Fragmento seleccionado
============================================================

¿Y tú, de dónde eres? Salou y el sentimiento de pertenencia de sus residentes.
El sentimiento de pertenencia no es un algoritmo, es una emoción que ni se compra ni se vende. Es algo que nace del corazón y se alimenta de lo cotidiano.
Hace unos días, el Ayuntamiento de Salou convocó unas jornadas de participación ciudadana bajo un título que, a mi juicio, denotaba una búsqueda casi desesperada: la del sentimiento de pertenencia. Mediante cuestionarios de participación on-line y ante una presencia vecinal no demasiado amplia, la institución intentaba descifrar qué nos hace sentirnos de aquí. Qué es lo que nos impulsa a querer volver a casa cuando viajamos.
El sentimiento de pertenencia no es un algoritmo, es una emoción que ni se compra ni se vende. Es algo que nace del corazón y se alimenta de lo cotidiano: de tu sofá, de tu rincón favorito en la cocina, del saludo con el vecino en el rellano o del calor humano de ese lugar donde desayunas cada mañana. Decidimos "pertenecer" a una calle o a un barrio porque nos sentimos a gusto en él. Es así de simple.
Sin embargo, parece que nuestra administración local prefiere buscar respuestas fuera en vez de escuchar a sus conciudadanos durante todo el periodo de gestión y no a poco más de un año antes de las próximas elecciones municipales.
Se destinan partidas presupuestarias a agencias externas para que nos expliquen, casi de forma forzada, cómo debemos sentirnos los de adentro. Otro "pellizquito" al presupuesto municipal para decirnos lo que cualquier vecino y vecina ya sabe sin necesidad de consultorías, pero que por lo visto quén más lo tendría que saber no sabe.
- Según la RAE, pertenencia es el hecho o circunstancia de formar parte de un conjunto. Podemos entender por tanto que el sentido o sentimiento de pertenencia es la satisfacción de una persona al sentirse parte integrante de un grupo, una comunidad, una institución.

============================================================

Tarea 1
Enumere las cosas cotidianas de las que, según el artículo sobre Salou, se alimenta el sentimiento de pertenencia.
Tarea 2
Escriba una continuación del artículo sobre Salou a partir de su última oración.

(Elementos de datos)
============================================================

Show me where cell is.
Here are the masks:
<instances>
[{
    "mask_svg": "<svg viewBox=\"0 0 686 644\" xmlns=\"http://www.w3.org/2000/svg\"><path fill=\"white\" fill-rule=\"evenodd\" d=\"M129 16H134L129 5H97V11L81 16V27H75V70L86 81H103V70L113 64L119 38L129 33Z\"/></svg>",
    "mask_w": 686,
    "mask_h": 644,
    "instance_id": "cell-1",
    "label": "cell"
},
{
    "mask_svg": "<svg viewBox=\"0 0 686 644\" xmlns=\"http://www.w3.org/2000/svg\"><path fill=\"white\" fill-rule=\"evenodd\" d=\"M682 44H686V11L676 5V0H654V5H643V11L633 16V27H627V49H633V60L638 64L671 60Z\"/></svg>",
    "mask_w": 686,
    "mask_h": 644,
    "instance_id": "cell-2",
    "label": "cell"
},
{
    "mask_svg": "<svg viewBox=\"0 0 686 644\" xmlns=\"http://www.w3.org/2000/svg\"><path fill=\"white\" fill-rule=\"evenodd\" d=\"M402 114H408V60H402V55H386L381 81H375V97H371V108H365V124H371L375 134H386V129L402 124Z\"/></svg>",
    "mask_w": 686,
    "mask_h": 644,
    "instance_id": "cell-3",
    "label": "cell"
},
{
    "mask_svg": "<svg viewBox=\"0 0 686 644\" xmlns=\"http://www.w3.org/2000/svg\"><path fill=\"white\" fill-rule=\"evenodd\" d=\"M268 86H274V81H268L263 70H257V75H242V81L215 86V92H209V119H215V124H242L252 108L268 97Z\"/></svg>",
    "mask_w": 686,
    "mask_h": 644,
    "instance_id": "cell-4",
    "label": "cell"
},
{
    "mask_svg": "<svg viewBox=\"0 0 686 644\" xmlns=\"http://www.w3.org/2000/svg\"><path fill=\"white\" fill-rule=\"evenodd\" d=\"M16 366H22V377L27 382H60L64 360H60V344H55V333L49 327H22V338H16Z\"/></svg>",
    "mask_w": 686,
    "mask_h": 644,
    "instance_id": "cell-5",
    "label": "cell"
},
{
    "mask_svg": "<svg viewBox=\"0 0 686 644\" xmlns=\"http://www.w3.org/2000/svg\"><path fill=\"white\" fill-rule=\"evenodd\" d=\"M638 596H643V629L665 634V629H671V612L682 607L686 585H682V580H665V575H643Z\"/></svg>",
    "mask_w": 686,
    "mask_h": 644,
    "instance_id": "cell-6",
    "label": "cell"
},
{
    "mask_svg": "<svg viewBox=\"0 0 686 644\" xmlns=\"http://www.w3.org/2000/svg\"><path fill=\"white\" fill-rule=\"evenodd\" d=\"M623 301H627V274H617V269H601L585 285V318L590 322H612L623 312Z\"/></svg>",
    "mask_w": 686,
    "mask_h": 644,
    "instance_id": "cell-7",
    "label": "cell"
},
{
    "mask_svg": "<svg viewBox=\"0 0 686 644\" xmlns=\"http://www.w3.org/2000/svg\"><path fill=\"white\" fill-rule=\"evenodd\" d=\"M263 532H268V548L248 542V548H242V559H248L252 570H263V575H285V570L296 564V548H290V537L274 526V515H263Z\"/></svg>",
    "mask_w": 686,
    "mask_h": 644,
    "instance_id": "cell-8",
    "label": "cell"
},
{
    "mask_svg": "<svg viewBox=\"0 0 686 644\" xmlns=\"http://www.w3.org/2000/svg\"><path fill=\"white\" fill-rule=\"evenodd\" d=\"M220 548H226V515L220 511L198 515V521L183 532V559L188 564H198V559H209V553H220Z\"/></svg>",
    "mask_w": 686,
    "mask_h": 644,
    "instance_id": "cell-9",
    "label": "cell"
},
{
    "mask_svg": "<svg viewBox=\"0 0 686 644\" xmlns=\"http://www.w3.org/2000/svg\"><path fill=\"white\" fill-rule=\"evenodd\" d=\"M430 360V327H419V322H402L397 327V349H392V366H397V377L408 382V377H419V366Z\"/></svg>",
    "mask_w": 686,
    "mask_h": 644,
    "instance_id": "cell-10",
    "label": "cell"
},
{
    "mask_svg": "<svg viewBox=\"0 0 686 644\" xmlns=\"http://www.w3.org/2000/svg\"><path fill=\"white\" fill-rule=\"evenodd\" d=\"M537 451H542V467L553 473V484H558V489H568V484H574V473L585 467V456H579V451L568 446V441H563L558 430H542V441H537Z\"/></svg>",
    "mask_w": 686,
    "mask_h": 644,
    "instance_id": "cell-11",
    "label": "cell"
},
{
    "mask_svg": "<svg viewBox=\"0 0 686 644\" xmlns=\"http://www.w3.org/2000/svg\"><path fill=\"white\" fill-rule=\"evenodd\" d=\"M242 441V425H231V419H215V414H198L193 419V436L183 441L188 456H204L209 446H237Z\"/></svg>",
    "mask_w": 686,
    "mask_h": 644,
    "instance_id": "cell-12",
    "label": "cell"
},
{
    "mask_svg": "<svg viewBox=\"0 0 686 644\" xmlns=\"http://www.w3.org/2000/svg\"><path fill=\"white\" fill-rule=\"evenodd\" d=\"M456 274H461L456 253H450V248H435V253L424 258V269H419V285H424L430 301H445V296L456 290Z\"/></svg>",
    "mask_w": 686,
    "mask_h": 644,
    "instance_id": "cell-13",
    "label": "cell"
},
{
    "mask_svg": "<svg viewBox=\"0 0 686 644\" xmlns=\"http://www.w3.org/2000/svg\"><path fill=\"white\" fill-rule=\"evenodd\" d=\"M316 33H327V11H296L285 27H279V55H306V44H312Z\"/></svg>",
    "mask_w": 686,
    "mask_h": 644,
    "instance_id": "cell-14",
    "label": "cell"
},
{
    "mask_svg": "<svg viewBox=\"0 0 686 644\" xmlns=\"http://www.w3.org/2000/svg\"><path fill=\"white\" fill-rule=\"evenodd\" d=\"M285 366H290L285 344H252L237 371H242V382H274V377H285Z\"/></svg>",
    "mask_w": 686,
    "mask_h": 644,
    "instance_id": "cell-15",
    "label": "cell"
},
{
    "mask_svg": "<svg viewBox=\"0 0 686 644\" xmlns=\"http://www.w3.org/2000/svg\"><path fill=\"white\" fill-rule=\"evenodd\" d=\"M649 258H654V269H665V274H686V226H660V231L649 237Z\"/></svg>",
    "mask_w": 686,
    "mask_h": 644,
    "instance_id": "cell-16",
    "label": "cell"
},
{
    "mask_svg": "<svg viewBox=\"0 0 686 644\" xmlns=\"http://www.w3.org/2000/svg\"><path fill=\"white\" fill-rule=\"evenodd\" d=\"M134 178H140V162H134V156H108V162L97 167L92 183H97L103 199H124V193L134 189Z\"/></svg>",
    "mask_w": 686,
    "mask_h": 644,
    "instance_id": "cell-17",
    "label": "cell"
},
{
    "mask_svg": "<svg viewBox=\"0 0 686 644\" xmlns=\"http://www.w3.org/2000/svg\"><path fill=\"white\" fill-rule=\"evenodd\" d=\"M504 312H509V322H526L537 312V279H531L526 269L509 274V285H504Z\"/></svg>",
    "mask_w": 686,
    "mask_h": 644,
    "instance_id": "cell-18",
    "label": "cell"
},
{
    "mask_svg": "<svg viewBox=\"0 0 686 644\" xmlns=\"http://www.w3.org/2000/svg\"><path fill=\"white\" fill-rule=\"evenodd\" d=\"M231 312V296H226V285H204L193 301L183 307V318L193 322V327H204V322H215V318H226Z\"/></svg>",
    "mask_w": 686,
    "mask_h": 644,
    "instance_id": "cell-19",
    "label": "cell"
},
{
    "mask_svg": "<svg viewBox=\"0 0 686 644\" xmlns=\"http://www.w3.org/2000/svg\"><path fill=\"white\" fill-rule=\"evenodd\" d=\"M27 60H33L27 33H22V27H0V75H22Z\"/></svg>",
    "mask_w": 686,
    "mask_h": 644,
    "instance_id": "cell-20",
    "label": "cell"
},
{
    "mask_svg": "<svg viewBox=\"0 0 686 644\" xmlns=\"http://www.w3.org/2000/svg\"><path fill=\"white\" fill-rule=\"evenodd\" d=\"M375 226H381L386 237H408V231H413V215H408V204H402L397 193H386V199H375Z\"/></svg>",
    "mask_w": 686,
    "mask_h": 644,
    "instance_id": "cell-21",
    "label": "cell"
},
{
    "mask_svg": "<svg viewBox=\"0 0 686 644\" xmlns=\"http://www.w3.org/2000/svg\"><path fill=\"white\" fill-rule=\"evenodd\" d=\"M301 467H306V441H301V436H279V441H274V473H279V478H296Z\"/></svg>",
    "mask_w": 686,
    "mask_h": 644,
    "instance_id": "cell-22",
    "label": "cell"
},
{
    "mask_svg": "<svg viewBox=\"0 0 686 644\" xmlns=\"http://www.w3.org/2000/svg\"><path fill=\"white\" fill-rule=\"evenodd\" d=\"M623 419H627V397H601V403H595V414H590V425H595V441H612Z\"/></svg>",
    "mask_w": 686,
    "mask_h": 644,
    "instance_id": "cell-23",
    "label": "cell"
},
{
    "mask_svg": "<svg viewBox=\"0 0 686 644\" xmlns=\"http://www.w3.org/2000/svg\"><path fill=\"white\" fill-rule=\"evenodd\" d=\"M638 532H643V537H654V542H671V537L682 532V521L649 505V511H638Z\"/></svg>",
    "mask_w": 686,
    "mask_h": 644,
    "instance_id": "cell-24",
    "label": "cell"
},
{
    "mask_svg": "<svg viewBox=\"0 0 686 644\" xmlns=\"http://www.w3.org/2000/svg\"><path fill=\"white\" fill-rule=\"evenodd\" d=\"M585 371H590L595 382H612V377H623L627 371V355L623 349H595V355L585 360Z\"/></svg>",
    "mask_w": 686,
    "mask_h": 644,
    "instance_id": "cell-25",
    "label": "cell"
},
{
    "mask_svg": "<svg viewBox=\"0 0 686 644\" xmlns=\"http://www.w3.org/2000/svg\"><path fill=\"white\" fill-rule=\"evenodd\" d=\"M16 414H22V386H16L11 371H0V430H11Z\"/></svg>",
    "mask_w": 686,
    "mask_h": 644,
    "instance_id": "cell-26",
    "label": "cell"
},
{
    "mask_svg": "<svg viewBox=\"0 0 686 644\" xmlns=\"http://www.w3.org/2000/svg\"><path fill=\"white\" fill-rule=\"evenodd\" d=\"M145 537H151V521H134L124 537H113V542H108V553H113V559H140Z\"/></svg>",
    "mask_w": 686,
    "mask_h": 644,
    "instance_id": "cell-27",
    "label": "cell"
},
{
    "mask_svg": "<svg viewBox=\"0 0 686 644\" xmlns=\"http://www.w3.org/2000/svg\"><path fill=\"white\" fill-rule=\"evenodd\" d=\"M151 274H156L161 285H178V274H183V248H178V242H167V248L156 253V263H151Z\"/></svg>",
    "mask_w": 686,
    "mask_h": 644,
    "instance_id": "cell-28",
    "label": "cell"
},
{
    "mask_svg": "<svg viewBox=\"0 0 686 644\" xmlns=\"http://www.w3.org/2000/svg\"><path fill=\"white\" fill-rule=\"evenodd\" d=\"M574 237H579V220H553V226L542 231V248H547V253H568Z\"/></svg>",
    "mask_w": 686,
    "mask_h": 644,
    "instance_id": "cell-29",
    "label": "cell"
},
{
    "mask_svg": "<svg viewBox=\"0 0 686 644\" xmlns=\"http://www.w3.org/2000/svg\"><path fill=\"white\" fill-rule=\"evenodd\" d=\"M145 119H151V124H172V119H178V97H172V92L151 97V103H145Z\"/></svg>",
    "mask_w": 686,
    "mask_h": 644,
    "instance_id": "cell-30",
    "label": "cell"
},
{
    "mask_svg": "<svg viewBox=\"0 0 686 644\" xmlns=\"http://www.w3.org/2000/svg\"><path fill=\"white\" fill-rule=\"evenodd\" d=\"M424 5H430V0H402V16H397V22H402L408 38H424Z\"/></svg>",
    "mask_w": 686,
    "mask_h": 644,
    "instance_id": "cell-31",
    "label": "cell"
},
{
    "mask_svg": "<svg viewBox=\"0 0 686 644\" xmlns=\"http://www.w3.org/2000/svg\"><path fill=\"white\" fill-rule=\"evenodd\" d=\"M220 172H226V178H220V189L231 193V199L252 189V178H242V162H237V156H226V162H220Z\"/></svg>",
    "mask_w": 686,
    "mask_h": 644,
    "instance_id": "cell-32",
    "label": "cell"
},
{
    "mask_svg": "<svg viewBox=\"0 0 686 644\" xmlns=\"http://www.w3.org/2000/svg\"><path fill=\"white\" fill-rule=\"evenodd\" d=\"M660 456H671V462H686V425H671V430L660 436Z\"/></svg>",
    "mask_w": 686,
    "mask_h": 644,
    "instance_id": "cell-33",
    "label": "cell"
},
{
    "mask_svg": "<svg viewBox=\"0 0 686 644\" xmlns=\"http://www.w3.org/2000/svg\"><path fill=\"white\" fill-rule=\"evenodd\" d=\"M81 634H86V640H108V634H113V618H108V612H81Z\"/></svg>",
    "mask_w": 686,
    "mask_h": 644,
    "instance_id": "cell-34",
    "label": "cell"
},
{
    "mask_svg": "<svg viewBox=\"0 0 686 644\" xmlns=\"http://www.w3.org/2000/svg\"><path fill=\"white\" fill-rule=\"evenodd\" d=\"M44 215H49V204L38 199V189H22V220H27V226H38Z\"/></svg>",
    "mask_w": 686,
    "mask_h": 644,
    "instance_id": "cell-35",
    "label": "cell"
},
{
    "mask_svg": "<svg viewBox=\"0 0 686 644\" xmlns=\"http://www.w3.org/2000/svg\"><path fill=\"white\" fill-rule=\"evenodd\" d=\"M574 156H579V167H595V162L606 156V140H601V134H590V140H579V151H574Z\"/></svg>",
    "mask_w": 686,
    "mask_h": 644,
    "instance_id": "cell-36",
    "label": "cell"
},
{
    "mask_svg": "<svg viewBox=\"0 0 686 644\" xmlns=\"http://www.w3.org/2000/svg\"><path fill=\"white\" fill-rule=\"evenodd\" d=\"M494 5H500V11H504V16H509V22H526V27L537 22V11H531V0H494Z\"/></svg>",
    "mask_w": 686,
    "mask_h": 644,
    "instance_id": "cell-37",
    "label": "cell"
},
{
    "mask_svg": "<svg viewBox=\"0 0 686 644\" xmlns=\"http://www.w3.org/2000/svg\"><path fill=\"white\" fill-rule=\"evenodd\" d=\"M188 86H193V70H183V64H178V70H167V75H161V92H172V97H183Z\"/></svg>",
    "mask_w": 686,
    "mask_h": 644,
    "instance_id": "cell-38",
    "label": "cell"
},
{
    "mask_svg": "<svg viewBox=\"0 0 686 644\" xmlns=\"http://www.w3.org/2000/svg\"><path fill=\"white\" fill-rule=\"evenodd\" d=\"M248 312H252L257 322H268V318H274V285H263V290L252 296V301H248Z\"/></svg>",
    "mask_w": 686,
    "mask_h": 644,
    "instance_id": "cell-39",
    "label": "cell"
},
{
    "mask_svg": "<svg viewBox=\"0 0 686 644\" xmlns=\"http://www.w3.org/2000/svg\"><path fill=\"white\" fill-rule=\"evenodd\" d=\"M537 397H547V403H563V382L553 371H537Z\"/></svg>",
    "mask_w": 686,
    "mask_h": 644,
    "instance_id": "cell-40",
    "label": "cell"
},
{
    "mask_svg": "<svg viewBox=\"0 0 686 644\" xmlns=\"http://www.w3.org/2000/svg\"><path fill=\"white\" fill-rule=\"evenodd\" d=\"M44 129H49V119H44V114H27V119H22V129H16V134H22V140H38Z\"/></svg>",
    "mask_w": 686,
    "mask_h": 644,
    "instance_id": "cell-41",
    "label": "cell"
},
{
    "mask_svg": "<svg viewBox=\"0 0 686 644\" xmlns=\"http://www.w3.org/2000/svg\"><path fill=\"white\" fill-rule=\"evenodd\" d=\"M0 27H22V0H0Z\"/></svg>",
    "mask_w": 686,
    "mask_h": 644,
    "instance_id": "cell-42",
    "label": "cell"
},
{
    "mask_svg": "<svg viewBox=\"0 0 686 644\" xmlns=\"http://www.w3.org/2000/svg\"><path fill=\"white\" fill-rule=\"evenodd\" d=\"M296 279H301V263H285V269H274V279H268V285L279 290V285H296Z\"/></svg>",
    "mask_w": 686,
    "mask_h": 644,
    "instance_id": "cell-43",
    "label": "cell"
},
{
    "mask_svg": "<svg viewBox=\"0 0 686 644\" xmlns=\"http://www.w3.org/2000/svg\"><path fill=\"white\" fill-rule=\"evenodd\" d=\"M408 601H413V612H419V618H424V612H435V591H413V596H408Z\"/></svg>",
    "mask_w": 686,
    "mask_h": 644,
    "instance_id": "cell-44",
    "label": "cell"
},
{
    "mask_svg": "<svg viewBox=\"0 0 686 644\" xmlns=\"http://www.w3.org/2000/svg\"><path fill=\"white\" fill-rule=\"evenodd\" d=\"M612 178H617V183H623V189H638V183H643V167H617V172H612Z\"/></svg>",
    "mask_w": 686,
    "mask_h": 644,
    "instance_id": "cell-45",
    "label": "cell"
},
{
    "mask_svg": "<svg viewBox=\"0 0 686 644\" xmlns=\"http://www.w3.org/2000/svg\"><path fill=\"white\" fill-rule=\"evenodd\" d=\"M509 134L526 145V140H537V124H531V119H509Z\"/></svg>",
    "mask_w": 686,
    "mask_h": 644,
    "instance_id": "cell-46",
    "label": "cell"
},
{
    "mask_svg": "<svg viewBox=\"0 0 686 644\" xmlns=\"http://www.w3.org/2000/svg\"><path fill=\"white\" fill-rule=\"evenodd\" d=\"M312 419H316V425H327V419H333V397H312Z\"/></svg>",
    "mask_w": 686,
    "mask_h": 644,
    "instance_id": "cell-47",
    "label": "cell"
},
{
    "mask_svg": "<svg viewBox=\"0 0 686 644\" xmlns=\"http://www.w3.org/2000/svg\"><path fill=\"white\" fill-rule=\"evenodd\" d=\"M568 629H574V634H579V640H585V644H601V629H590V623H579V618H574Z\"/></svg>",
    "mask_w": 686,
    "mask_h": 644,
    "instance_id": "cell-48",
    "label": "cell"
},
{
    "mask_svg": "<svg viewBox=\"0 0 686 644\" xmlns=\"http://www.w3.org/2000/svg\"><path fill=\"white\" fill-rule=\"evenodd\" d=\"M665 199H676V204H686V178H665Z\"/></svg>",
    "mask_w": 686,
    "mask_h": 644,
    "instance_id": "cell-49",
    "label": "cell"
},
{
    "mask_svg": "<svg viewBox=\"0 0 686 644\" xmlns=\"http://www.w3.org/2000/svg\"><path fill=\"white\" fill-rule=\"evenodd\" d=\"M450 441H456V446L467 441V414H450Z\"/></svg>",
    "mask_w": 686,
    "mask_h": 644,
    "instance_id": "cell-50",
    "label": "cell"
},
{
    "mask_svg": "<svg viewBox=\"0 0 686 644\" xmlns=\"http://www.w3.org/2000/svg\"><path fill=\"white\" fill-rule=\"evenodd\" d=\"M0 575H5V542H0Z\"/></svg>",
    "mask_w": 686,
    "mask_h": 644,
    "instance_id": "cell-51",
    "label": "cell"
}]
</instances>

============================================================

Respuesta 1
- El sofá propio
- El rincón favorito en la cocina
- El saludo con el vecino en el rellano
- El calor humano del lugar donde se desayuna cada mañana

Respuesta 2
La fórmula de la pertenencia en pleno siglo XXI no es un misterio digno de un Premio Nobel. Se resume en pilares básicos que cualquier ciudadano firma debajo: calles limpias, aceras por las que caminar no suponga un riesgo físico, parques frondosos y cuidados, playas accesibles y una movilidad real que nos permita ir por ejemplo desde Emprius al Faro y desde Cap Salou al centro con un transporte público digno. Sentirse de un lugar es, sobre todo, sentirse respetado por los servicios públicos.
En un Salou donde convivimos más de cien nacionalidades, desde el este de Europa hasta el norte de África, de Hispanoamérica y de Asia, la integración no se logra desempolvando únicamente la historia del Rey Jaime I o buscando huesos romanos.
Conocer nuestra historia es fundamental, por supuesto, pero la identidad no se construye solo mirando al pasado mientras el presente está descuidado. La verdadera empatía y convivencia nacen de la seguridad, de la comodidad y de vivir en la ciudad que se nos vende en los catálogos, pero que a menudo no encontramos al salir de casa.
No tiene sentido volcar esfuerzos y recursos en zonas pensadas para quienes nos visitan tres días y jamás tendrán —ni se les espera— un sentimiento de pertenencia, mientras los que vivimos aquí todo el año nos sentimos, a veces, un poco huérfanos.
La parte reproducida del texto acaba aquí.